A Triumph of Memory, a Tempest of Imagination
Published by Thriftbooks.com User , 21 years ago
Smiling ghosts of Mark Twain and Jack Kerouac hover over many pages of Michael Keith's "The Next Better Place." This captivating book places Keith squarely in the same row with America's finest writers of the road adventure story. Which is to say that "The Next Better Place" is so much more than a memoir-cum-novel of a precocious son traversing America's great expanses with an ageing picaro of a father. Keith knows when to embroider his book's perfectly intoned dialogue, tremulous details, and charming teenage bravado with both lyrical pathos and hints at the perverse. The greatest American road novel, Vladimir Nabokov's "Lolita," also came to mind as I devoured Keith's book, and I can only hope that Keith will soon reward his readers with another one.
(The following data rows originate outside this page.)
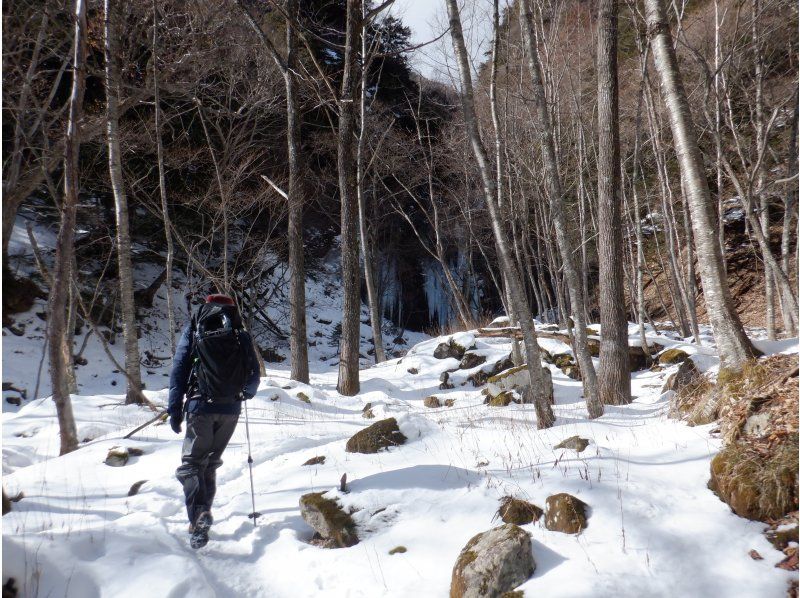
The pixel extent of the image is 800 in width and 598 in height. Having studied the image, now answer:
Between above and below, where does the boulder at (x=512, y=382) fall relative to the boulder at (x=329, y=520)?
above

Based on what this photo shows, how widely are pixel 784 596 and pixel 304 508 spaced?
104 inches

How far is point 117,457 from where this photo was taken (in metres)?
4.81

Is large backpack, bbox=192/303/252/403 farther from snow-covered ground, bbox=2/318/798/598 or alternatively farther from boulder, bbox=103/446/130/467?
boulder, bbox=103/446/130/467

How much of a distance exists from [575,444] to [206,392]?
9.54ft

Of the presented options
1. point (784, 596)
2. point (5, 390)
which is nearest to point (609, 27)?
point (784, 596)

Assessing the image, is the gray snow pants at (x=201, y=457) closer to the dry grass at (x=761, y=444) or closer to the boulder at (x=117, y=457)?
the boulder at (x=117, y=457)

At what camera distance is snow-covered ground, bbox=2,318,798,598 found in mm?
2338

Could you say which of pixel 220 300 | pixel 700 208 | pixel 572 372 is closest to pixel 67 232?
pixel 220 300

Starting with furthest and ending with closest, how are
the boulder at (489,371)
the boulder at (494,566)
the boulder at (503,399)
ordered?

Nostalgic review of a traveling boyhood
Published by Thriftbooks.com User , 22 years ago
This delightfully written novelized memoir will hold your interest throughout. Now a professor of electronic media at Boston College, Keith takes us back to his boyhood and the always-on-the-road travels he shared with his well-meaning but ill-fated father who was always in quest of "the next better place" to find acceptance if not a viable livelihood. Along the way we meet a perfectly amazing cornucopia of characters and places and situations all of which were more typical of a 1950's America before Interstate highways made everything the same. Keith's descriptions and characterizations are both visual and compelling showing that, though he was only briefly in formal schools, he surely learned a lot about life with this seemingly aimless bus and hitchhiker mode of travel. Keith's tale combines a sometimes wistful tone with the insight that comes early when you are forced on your own resources for lack of much parental guidance. He has done well in recreating his thoughts and ideas in the context of a twelve-year-old amidst an adult world into which he is thrust all too quickly. The writing is compelling---you want to know what place is coming next, and what people he (and we) will meet along the way. Recommended!